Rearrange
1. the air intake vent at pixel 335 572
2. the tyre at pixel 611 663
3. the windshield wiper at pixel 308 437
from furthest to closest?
━━━━
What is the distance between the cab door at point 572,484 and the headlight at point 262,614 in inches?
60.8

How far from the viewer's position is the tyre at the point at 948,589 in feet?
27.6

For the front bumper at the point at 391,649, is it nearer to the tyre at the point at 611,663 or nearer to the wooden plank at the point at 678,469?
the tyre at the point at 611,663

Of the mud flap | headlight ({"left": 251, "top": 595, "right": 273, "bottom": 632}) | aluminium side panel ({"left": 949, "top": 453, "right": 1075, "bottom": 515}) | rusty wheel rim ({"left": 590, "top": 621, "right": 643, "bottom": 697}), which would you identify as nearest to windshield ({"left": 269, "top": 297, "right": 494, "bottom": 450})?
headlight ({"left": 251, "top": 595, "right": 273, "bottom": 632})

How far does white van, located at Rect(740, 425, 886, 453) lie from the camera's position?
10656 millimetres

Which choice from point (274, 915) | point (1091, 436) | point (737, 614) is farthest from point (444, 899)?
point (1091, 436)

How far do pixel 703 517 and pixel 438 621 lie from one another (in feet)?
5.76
━━━━
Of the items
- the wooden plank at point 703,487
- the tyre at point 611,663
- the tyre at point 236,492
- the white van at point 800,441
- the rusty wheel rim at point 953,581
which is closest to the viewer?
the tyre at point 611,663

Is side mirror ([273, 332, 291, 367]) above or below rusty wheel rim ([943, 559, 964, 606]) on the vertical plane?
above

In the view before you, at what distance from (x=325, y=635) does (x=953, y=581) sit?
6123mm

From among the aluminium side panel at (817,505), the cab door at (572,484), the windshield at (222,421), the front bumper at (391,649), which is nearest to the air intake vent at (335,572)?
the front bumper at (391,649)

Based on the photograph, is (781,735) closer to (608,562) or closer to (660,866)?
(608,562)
━━━━
BRIEF >>
Return each line of the records above that contains the word "white". Matching is case-sensitive.

FULL ANSWER >>
How far does white van, located at Rect(740, 425, 886, 453) lie from the camera's position?
- the white van at point 800,441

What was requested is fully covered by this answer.